Provided passage Block Start
Run 1347 Report

Lakeside Hash House Harriers The drinking club with a running problem

LAKESIDE HASH HOUSE HARRIERS COMMITTEE 2007-2008

Grand Master:   Stewart “Flem ” Smith Religious Adviser:  John “Klingon” Perkins Hash Cash: Liz “Cheesecake” Kelly Grog Master: David “Mothball” De Freitas Checking Chicken: Lai “Lotsa Fun” Leicester Sgt@Arms:  Nick “NickleB” Leicester  Soc Sec:  On Sec:  Liz “Cheesecake” Kelly  Hash Haberdash: Eva “Codpiece” Hookey Hare Raiser: Rowan “Cooch” Compagnoni Hash Flash: Eva “Codpiece” Cox Web Master:  John “Klingon” Perkins

Run 1347, 25 Oct 2009 Hare: Bovine Breeder & Peanuts Venue: Post Balls up Recovery Run

A reasonable sized pack turned up for the Lakeside Balls Up Recovery Run. Peanuts had very generously offered her lovely cottage on Campbell Street for the On On. Bovine Breeder had very foolishly volunteered to set the Recovery Run not knowing that he would have to drag Big Bang kicking and screaming from an after party of the Balls Up that was specializing in exotic cocktails at 3am in the morning.
Provided passage Block End
Provided data Block Start
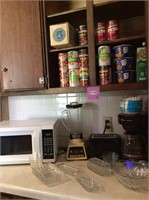 Kitchen appliances and cans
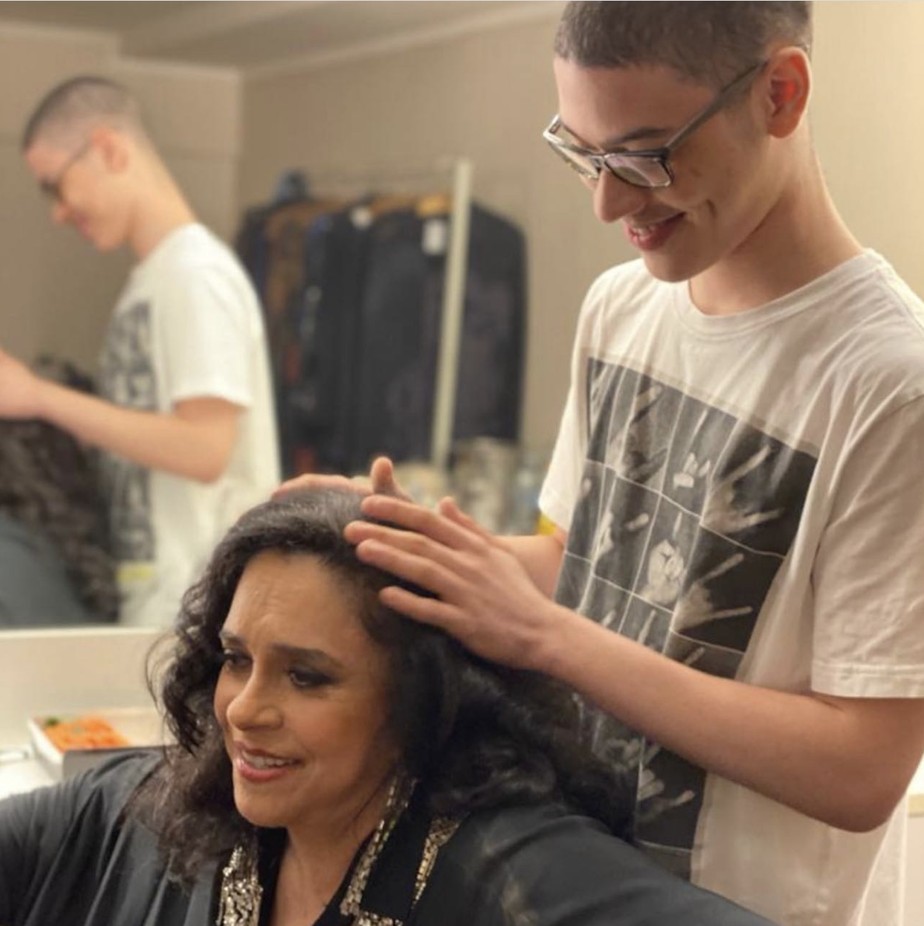 Gal Costa deixa um filho de 17 anos, Gabriel - Notícias - BCharts Fórum
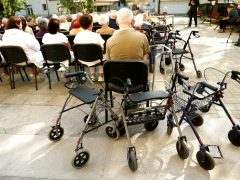 Szeged, idősotthon, Kálvária sugárút, megújult, átadás, dr. Binszki József, kerekesszék, öreg, idős, nyugdíjas, gondozás, ápoló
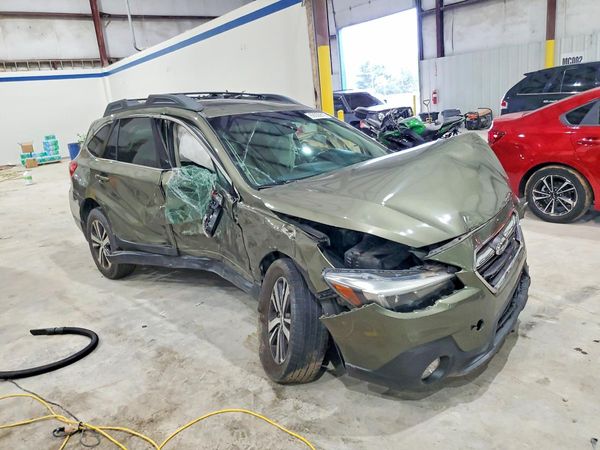 2018 SUBARU OUTBACK Limited+M/R — Passenger 3/4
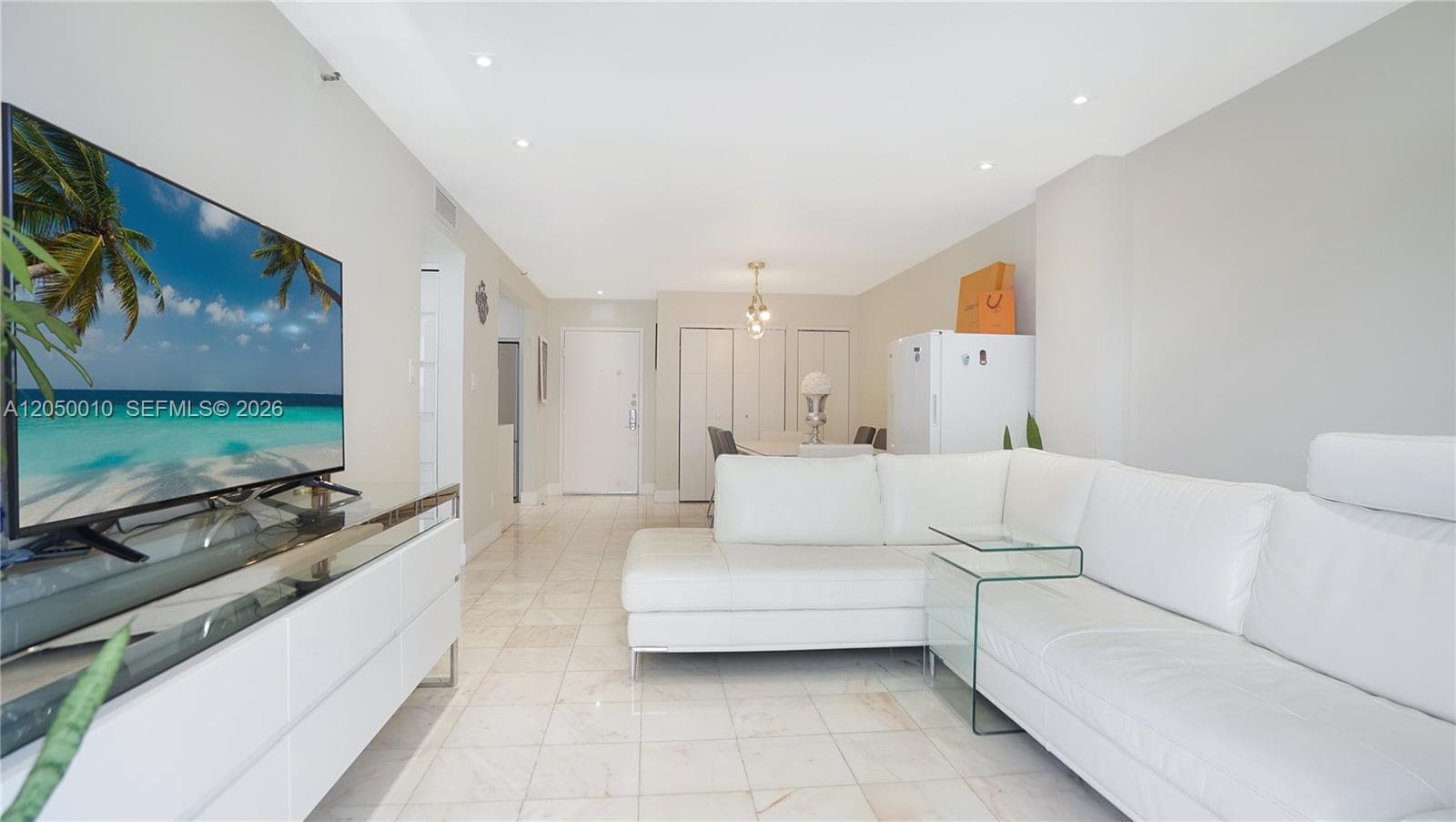 4301 Collins Ave # 403, Miami Beach FL 33140 photo 2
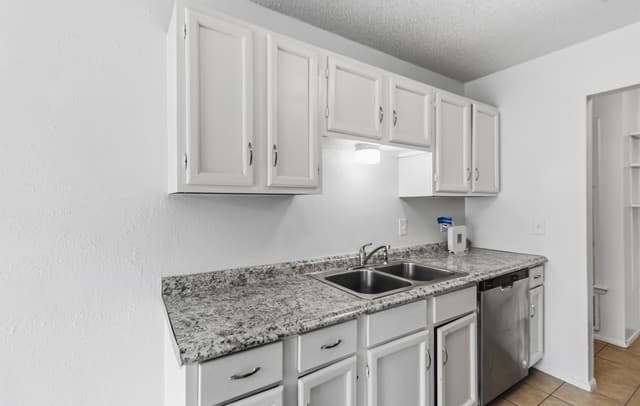 3535  Lake Tahoe, San Antonio, TX 78222 — photo 10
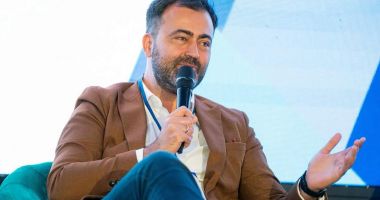 Stire din Economie : Radu Magdin, primul moderator al conferinţei Smart Energy Expo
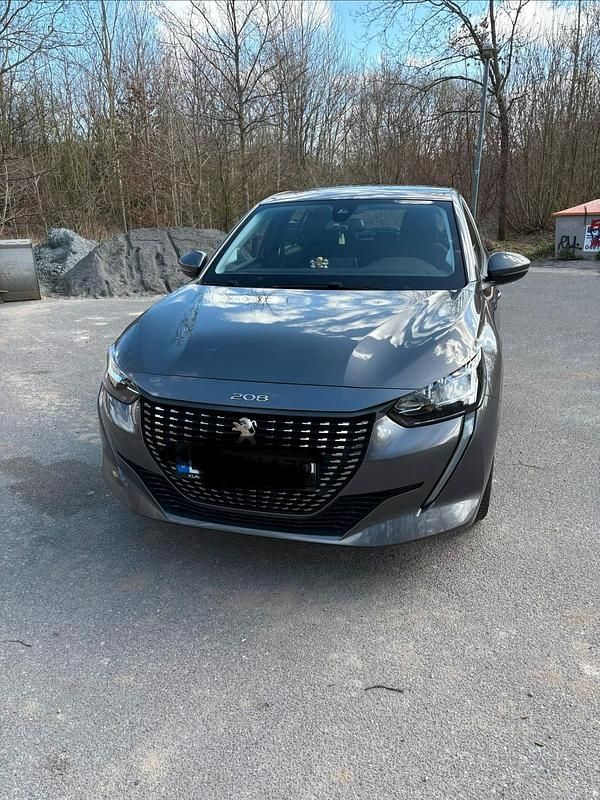 Gebraucht Peugeot 208 Active 101 PS (74 kW) 2020 Grau Kleinwagen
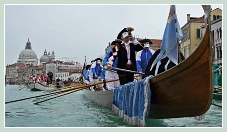 Carnaval de Venise 2011 : Carnaval de Venise 2011 : La Disdotona, plus grande gondole au monde, à 18 rameurs, sur le Grand Canal de Venise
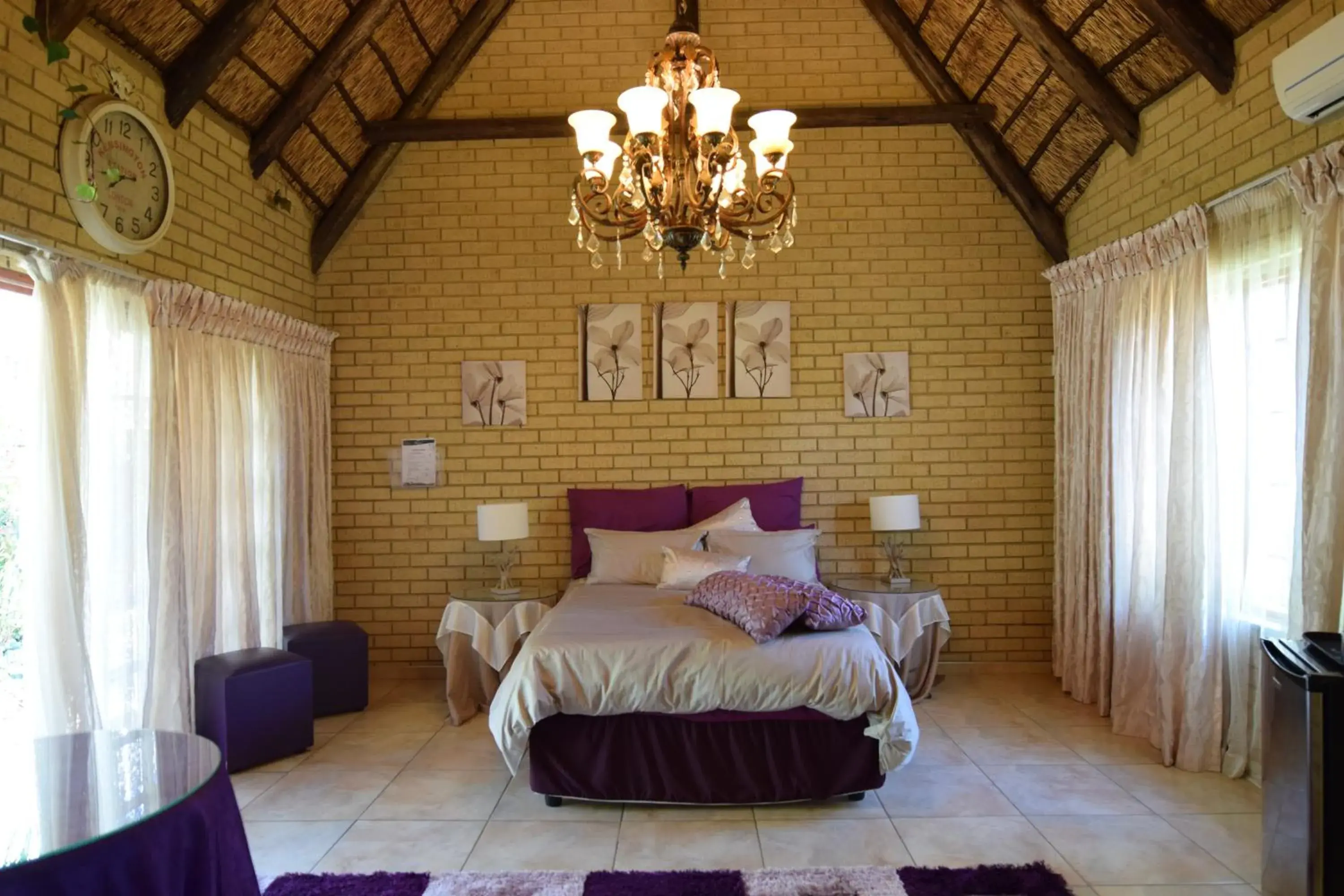 Superior Double Room in Thabong Bed and Breakfast Superior Double Room in Thabong Bed and Breakfast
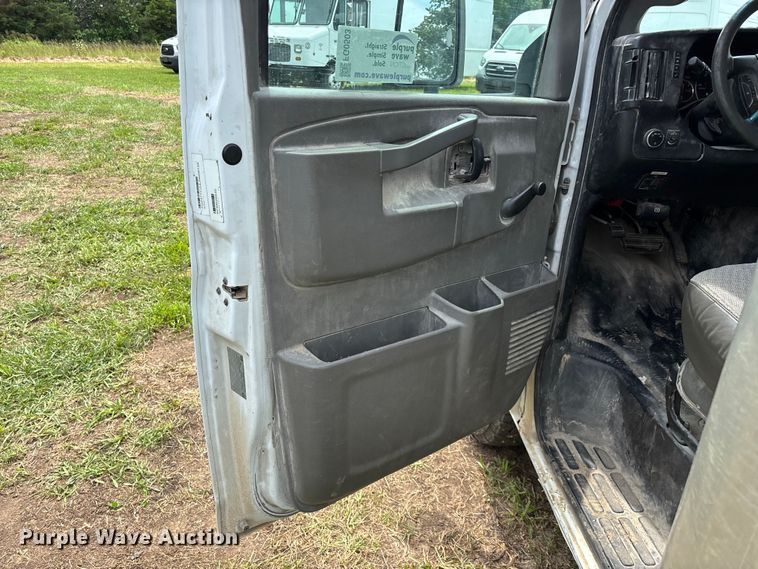 image for item FG0503 2018 GMC G3500 box truck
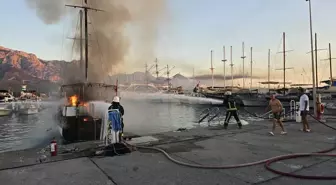 Antalya'nın Kemer ilçesinde gezi teknesi yandı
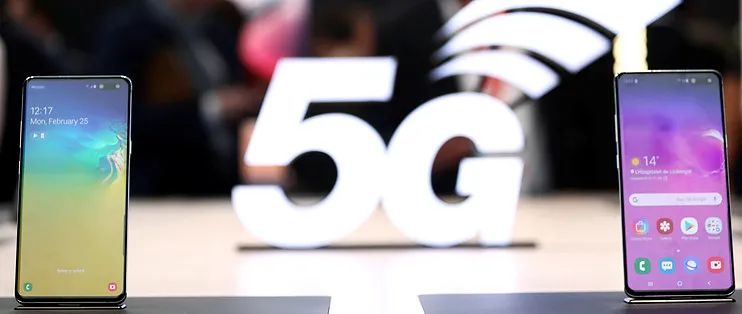 手机里面根本没有这个大块头的容身之地，但是这一次，不太一样了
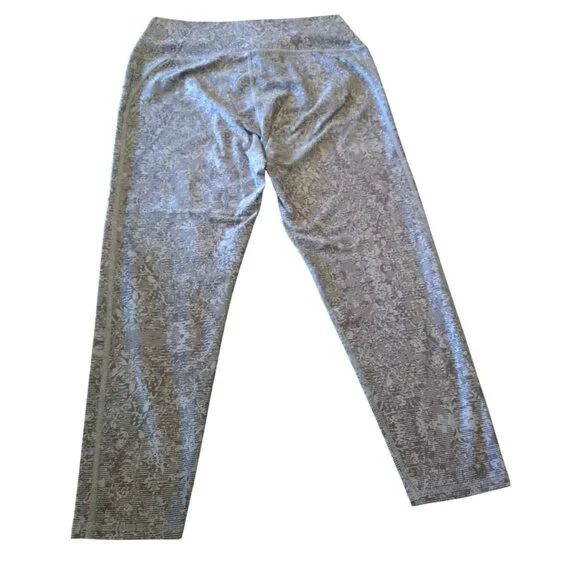 Fabletics Gray Patterned Womens High Waist Leggings Yoga Pants Size XL - Picture 2 of 11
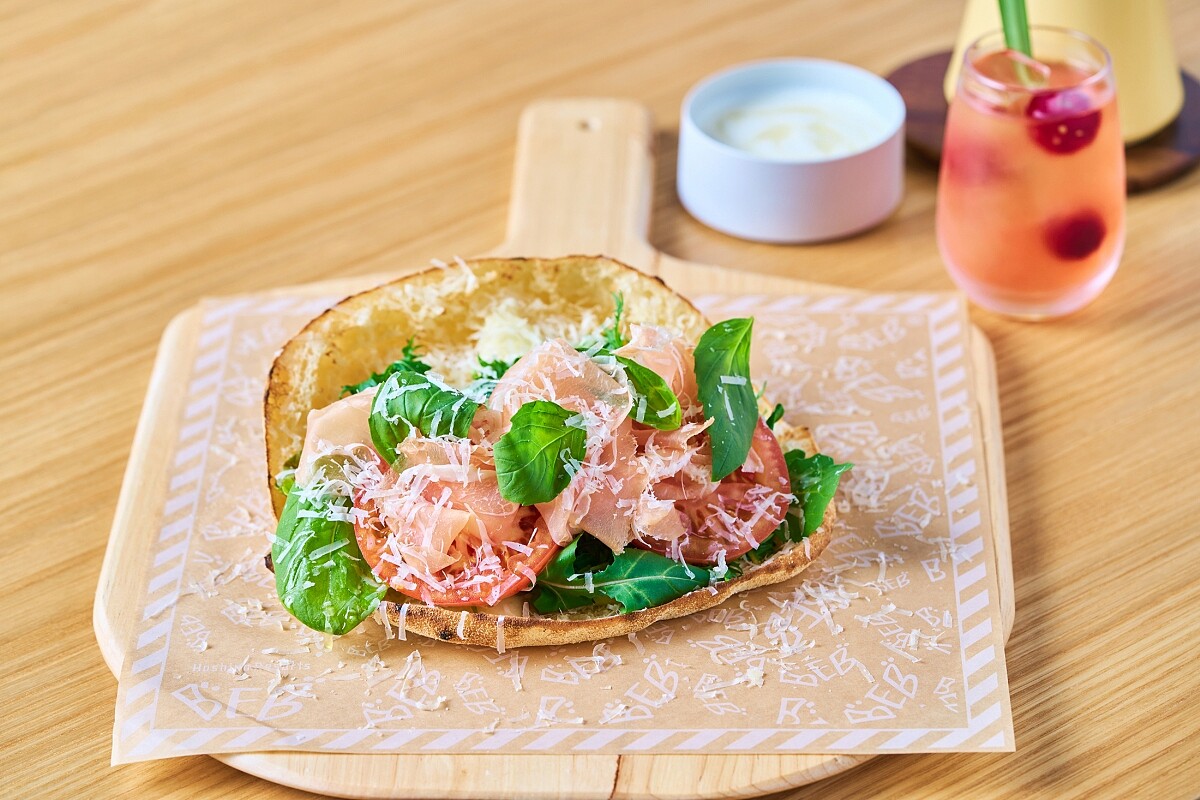 早餐可以選披薩或帕尼尼。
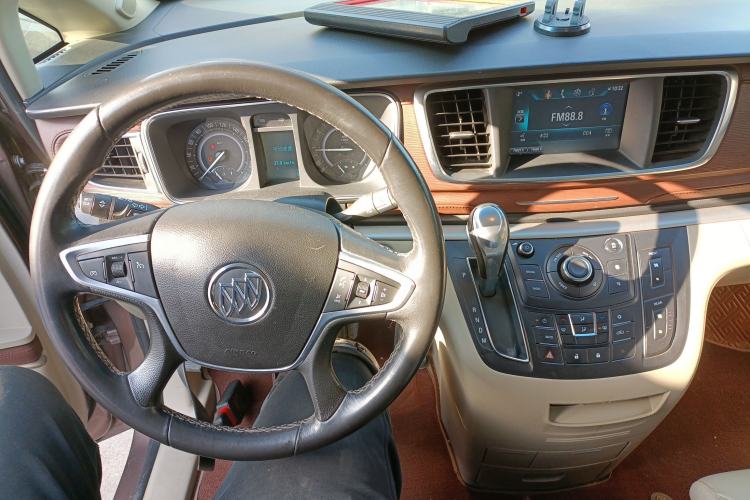 Used Buick GL8 2018 28T Luxury Model China VI Standard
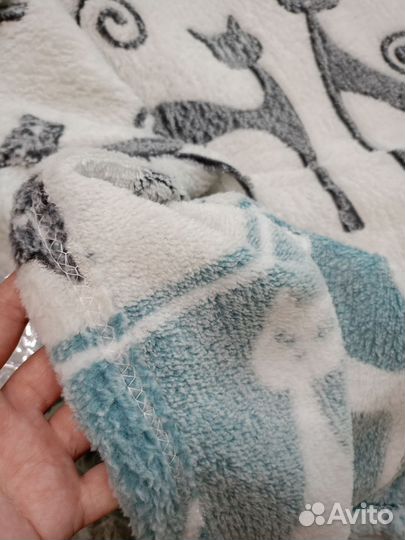 Большой плюшевый плед с кошками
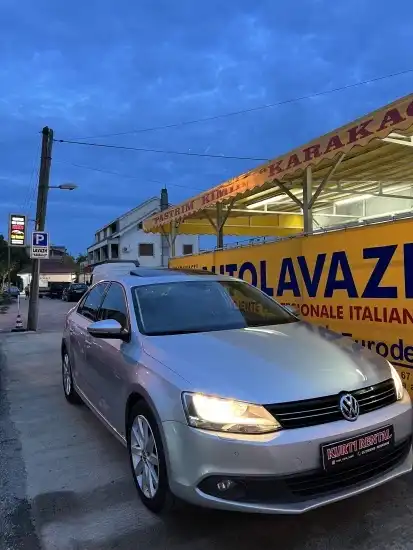 Rent a 2014 Volkswagen Jetta in Shkodër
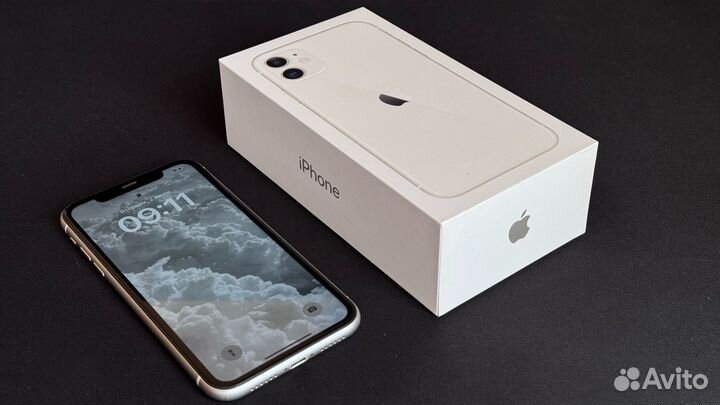 iPhone 11, 64 ГБ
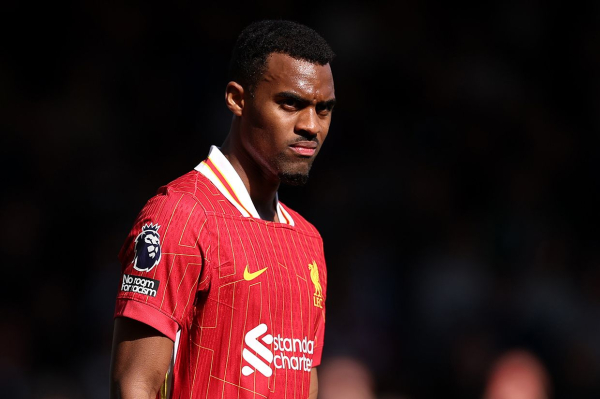 Какой Ливерпуль сильнее — при Клоппе или при Слоте: сравнение составов 2020-го и 2025-го, Салах, ван Дейк, Алисон, статистика Какой Ливерпуль сильнее — при Клоппе или при Слоте: сравнение составов 2020-го и 2025-го, Салах, ван Дейк, Алисон, статистика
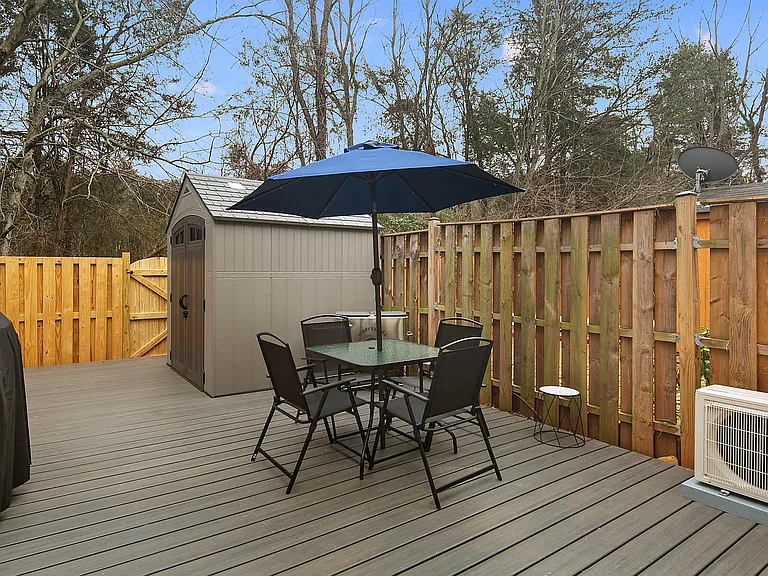 19 Palmer Ct — Photo 29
Provided data Block End
Request 1:
Answer these questions using the run report:
(a) Who is listed as Grand Master on the committee?
(b) On which street is Peanuts' cottage?
(c) On what date was Run 1347 held?
Request 2:
Copy out the rows from the start of the rows through the line that contains "78222 — photo 10", including both ends. Leave the picture markers out.

Exercise response 1:
(a) Stewart "Flem" Smith
(b) Campbell Street
(c) 25 Oct 2009

Exercise response 2:
 Kitchen appliances and cans
 Gal Costa deixa um filho de 17 anos, Gabriel - Notícias - BCharts Fórum
 Szeged, idősotthon, Kálvária sugárút, megújult, átadás, dr. Binszki József, kerekesszék, öreg, idős, nyugdíjas, gondozás, ápoló
 2018 SUBARU OUTBACK Limited+M/R — Passenger 3/4
 4301 Collins Ave # 403, Miami Beach FL 33140 photo 2
 3535  Lake Tahoe, San Antonio, TX 78222 — photo 10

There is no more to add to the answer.